Text provided
In 2009, prior to taking office for his first term, the City of Miami’s mayor-elect held a news conference. When asked about the threat climate change posed to the city and how his administration might tackle the issue, Tomás Regalado said his understanding of the climate issue was that it was still “being debated by scientists.”

At the time, the accelerated planetary warming caused by the enhanced greenhouse effect was well understood, and the Magic City had billions of dollars of ocean-exposed infrastructure along its 10-mile-long coastline. On air, I reported the soon-to-be mayor’s view and contrasted it with the mounting evidence that global warming was indeed a threat to the city. By 2020, Miami had been singled out as the most vulnerable coastal city in the world, with more assets threatened by surging seas than any other.

During the mayor’s first term, Regalado focused on an austerity plan to restore the city’s finances. Nothing was said publicly about the risk of a climate crisis. Behind the scenes, José Regalado, one of the mayor’s sons who was then in his 20s, had moved in with his recently widowed father. José was pursuing an underwater photography career and had traveled to some of the most iconic coral reefs in the world, including the Palau and Vanuatu archipelagos in the tropical western Pacific. He was keenly aware of the effects of climate change on the reefs. And he wanted his dad the mayor to learn about global warming.

Exercise details
Rewrite the stretch of the Miami climate passage from "At the time, the" through "than any other.", swapping "coastline" for "shoreline". Work only from the Miami climate passage.

Data provided

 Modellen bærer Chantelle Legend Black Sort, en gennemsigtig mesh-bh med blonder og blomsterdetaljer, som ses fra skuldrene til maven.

Reply to the exercise
At the time, the accelerated planetary warming caused by the enhanced greenhouse effect was well understood, and the Magic City had billions of dollars of ocean-exposed infrastructure along its 10-mile-long shoreline. On air, I reported the soon-to-be mayor’s view and contrasted it with the mounting evidence that global warming was indeed a threat to the city. By 2020, Miami had been singled out as the most vulnerable coastal city in the world, with more assets threatened by surging seas than any other.